Maybe a deal is in the works. Probably not.

Hey, we still own Adams, right? – Some guy at TaylorMade (maybe)

Kicking Tires, Assessing Value, etc.

Dismissing the idea that somebody at Adams scheduled a pair of tweets five years in advance, the explanation could be as simple as routine tire-kicking at TaylorMade.

Things come up in meetings all the time. Maybe somebody remembered that TaylorMade owns Adams and decided to spend the cost of a couple of tweets to find out if anyone still cares.

Call it a light lifting exploration to determine if there should be a plan. Future TBD.

Execute Ben Sharpe’s Plan (five years after the fact)

The third option isn’t new – but the timing couldn’t be better.

My best guess (and it’s just that and nothing more) is that TaylorMade is thinking about revisiting Ben Sharpe’s original Adams plan.

Adams Golf could be poised to make a comeback as a brand exclusively in the SGI and beginner space. If you want to call that recreational or fun, that’s cool.

Fingers crossed for a vaccine but it doesn’t look like we’re going to be done with COVID any time soon. I hate to call it an upside but much of the golf world has benefited from COVID and if not much changes, the golf biz will likely stay hot. That means continued growth driven by first-time and lapsed golfers whose skills maybe aren’t as sharp as they were when the Adams Tight Lies was a thing.

The market is right for Adams Golf to return as the no-nonsense, easy-to-hit, “make golf fun”brand Sharpe envisioned.

No Innovation Necessary

Not for anything, there’s probably a folder full of designs at TaylorMade HQ that hasn’t been touched since Blue bit the dust. For the target golfer, a tweak here or there and those designs are likely every bit as relevant as they were in 2015.

It’s not a stretch to think somebody has given serious thought to bundling 14 of those designs together. That’s right; I’m putting my money on an Adams boxed set.

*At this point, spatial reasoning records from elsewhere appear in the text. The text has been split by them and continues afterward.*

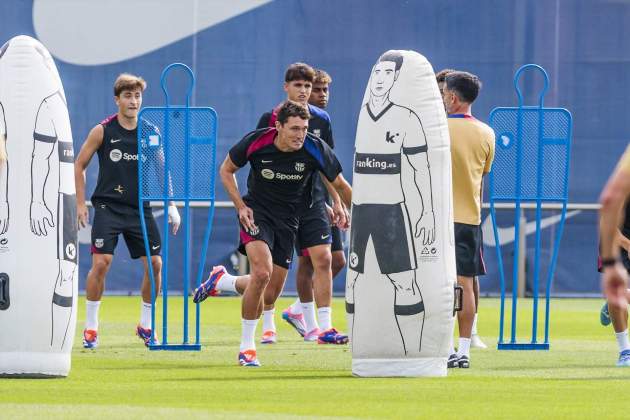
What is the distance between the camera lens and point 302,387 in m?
9.29

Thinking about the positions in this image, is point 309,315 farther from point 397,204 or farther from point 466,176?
point 397,204

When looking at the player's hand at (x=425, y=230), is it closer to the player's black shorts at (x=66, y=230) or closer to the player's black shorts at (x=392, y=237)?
the player's black shorts at (x=392, y=237)

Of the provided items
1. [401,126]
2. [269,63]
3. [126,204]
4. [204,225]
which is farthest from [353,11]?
[401,126]

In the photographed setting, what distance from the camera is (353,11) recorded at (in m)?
20.2

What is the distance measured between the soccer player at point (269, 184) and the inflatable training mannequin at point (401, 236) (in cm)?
91

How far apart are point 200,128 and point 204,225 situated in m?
2.91

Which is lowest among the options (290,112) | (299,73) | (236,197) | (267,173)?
(236,197)

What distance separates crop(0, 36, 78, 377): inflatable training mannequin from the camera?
9547 millimetres

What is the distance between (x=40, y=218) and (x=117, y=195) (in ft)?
11.9

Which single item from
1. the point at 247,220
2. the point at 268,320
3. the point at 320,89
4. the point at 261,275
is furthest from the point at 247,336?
the point at 320,89

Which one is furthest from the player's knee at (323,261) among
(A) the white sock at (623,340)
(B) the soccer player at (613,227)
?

Yeah, that escalated quickly.

As one of my industry contacts joked last week, “The two things you can’t buy in Southern California right now are a boxed set of golf clubs and a mountain bike.”

And since I don’t expect TaylorMade/Adams to start making bikes anytime soon, a boxed set with a recognizable name, designed for the hottest segment of golf retail makes a ton of sense – especially if it allows the TaylorMade brand to socially distance itself from the stigma of the category.

When COVID blows over, there will still be money to be made in a category where simplicity is valued above all else. One club or 14, the money is still green.

Toss in an Ashworth shirt and you’ve got one hell of a deal!

Adams is Never Coming Back

To reiterate, this is all speculative. And even if a pair of tweets somehow prove a signal that the Adams Golf brand has been revived, it’s unlikely it will ever truly be back.

The designers that made Adams great have scattered. TaylorMade owns all of the IP and it’s unlikely any of it is cutting-edge these days. In short, all that’s left of Adams is fond memories and a logo. Even that isn’t what it used to be.

All of that sucks but, in a way, that makes a new Adams Golf the perfect brand for 2020.